Here is my idea: Scan through both lists simultaneously, maintaining a counter for each partition label in each list.
You will need to be able to map partition labels to counter numbers.
If the counters for each list do not match, then the partitions do not match.
This would be O(n).
Here is a proof of concept in Python:
l_1 = [ 1, 1, 1, 0, 0, 2, 6 ]
l_2 = [ 2, 2, 2, 9, 9, 3, 1 ]
l_3 = [ 2, 2, 2, 9, 9, 3, 3 ]
d1 = dict()
d2 = dict()
c1 = []
c2 = []
# assume lists same length
match = True
for i in range(len(l_1)):
if l_1[i] not in d1:
x1 = len(c1)
d1[l_1[i]] = x1
c1.append(1)
else:
x1 = d1[l_1[i]]
c1[x1] += 1
if l_2[i] not in d2:
x2 = len(c2)
d2[l_2[i]] = x2
c2.append(1)
else:
x2 = d2[l_2[i]]
c2[x2] += 1
if x1 != x2 or c1[x1] != c2[x2]:
match = False
print "match = {}".format(match)
In matlab:
function tf = isIdenticalClust( l_1, l_2 )
%
% checks if partitions l_1 and l_2 are identical or not
%
tf = all( accumarray( {l_1} , l_2 , [],#(x) all( x == x(1) ) ) == 1 ) &&...

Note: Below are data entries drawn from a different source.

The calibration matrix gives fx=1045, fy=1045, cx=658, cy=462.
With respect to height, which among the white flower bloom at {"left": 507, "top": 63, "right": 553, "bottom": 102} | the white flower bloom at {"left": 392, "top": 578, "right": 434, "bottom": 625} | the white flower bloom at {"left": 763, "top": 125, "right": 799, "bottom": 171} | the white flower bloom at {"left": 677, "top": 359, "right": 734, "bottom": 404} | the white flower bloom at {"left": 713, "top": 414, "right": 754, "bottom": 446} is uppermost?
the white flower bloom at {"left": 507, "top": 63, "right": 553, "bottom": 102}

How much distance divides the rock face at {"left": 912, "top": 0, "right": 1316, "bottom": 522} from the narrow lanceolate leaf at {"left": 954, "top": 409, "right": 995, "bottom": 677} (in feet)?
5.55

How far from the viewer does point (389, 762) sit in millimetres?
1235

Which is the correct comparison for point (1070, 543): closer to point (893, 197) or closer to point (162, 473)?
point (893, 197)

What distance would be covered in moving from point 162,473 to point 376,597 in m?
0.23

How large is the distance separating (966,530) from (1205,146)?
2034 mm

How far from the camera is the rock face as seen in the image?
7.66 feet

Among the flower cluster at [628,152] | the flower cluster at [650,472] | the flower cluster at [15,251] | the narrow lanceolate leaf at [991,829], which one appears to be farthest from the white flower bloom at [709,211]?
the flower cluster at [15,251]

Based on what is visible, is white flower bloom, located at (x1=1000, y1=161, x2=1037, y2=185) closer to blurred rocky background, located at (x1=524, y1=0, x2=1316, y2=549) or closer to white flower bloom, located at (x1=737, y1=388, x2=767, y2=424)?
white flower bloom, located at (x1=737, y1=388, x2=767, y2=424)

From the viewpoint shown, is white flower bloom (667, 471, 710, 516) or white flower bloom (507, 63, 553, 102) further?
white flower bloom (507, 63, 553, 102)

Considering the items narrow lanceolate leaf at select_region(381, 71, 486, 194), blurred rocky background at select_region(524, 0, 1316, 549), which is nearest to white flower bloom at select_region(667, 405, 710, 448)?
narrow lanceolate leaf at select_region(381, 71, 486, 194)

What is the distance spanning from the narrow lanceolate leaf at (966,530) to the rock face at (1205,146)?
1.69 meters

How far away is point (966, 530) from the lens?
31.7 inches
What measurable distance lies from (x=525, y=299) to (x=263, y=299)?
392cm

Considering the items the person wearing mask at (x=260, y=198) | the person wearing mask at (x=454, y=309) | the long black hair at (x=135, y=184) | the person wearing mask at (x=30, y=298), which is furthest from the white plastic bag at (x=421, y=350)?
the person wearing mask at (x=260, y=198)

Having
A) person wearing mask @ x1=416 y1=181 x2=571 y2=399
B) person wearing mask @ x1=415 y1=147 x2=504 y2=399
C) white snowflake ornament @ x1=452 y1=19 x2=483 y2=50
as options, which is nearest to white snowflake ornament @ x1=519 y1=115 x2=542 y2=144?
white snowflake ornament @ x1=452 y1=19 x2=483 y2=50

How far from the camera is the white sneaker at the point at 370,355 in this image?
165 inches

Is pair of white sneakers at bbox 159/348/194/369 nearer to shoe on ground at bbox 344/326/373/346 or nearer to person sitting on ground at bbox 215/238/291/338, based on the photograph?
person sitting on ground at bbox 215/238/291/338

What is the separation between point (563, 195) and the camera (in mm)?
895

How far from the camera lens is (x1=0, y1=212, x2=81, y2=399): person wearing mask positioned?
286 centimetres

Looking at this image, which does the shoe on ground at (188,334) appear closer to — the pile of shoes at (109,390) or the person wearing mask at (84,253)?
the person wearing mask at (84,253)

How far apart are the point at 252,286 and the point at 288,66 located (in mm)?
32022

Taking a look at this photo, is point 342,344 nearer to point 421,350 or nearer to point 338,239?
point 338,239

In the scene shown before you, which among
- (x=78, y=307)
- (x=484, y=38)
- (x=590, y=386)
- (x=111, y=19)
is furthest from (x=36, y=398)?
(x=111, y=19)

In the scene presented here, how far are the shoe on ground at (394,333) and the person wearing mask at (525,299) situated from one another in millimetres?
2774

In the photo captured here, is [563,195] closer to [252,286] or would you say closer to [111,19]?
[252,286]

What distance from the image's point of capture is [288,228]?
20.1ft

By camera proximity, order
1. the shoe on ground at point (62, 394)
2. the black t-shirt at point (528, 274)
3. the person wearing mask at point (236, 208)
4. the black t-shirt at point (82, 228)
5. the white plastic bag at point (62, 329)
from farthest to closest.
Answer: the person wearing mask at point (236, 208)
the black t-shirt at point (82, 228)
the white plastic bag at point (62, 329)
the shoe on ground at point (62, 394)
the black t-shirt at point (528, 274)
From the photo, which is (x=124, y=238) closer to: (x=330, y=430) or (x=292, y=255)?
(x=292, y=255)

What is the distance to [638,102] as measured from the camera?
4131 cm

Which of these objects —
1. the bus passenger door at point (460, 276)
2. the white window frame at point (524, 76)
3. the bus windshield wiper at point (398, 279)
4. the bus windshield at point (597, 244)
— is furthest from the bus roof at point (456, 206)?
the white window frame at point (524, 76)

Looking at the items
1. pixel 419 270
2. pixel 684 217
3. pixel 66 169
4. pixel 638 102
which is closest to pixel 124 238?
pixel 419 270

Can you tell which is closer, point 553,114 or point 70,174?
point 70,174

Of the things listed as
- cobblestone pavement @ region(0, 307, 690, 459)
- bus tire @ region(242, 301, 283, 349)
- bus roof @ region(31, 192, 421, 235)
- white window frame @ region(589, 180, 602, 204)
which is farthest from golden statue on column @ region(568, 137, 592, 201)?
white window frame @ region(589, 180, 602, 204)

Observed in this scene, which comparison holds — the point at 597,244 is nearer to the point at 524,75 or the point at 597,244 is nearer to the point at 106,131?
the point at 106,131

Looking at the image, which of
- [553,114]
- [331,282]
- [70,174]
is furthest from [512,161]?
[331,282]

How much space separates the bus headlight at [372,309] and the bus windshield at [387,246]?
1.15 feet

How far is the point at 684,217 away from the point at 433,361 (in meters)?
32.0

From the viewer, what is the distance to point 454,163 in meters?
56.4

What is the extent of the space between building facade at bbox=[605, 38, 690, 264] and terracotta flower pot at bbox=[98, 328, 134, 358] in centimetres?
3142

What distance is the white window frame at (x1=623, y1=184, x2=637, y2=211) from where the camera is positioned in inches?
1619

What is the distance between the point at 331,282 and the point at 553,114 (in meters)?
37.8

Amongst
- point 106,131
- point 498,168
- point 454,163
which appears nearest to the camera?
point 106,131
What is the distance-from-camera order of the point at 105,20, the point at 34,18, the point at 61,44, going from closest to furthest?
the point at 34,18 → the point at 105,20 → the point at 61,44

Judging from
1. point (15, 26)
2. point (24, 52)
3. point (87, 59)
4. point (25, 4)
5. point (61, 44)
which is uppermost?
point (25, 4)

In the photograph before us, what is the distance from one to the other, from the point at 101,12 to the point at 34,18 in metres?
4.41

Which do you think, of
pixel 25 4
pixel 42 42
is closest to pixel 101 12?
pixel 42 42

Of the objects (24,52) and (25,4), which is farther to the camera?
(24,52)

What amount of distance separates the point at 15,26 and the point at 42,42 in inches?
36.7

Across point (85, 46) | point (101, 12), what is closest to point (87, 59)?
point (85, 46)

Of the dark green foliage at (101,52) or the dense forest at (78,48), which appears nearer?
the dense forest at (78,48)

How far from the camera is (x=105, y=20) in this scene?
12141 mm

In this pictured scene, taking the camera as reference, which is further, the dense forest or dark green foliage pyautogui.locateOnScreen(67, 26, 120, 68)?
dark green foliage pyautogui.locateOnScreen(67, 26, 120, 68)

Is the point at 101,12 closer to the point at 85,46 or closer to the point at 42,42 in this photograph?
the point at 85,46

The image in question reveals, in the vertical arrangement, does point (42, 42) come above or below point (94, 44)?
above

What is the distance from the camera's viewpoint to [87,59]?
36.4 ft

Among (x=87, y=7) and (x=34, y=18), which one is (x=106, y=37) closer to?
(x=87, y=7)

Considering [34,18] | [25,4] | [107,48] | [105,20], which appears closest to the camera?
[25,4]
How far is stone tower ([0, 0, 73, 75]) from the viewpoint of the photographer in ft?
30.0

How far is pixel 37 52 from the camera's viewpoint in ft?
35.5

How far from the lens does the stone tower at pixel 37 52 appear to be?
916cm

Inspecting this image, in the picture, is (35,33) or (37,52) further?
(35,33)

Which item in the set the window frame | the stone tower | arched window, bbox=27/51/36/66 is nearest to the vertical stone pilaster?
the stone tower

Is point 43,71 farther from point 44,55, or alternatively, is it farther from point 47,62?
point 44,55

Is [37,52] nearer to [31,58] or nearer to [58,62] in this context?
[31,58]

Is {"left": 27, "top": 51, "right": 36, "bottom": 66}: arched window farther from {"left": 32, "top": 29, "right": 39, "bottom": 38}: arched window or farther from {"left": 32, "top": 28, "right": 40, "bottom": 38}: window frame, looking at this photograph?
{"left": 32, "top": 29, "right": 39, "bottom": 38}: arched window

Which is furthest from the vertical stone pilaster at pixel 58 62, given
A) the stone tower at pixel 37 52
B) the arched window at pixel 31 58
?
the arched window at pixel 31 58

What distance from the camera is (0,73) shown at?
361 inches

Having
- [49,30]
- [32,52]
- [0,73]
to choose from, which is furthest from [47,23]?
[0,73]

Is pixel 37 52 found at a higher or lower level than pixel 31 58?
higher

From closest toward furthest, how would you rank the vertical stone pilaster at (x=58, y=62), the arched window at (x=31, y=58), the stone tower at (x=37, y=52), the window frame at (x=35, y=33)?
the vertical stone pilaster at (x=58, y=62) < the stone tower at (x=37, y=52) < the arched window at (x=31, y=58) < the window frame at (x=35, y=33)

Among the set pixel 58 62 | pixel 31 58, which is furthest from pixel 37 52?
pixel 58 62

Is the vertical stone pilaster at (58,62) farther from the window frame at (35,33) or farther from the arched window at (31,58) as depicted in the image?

all( accumarray( {l_2} , l_1 , [],#(x) all( x == x(1) ) ) == 1 );
What this does:
groups all elements of l_1 according to the partition of l_2 and checks if all elements of l_1 at each cluster are all identical. Repeating the same for partitioning l_2 according to l_1.
If both grouping yields the homogenous clusters - they are identical.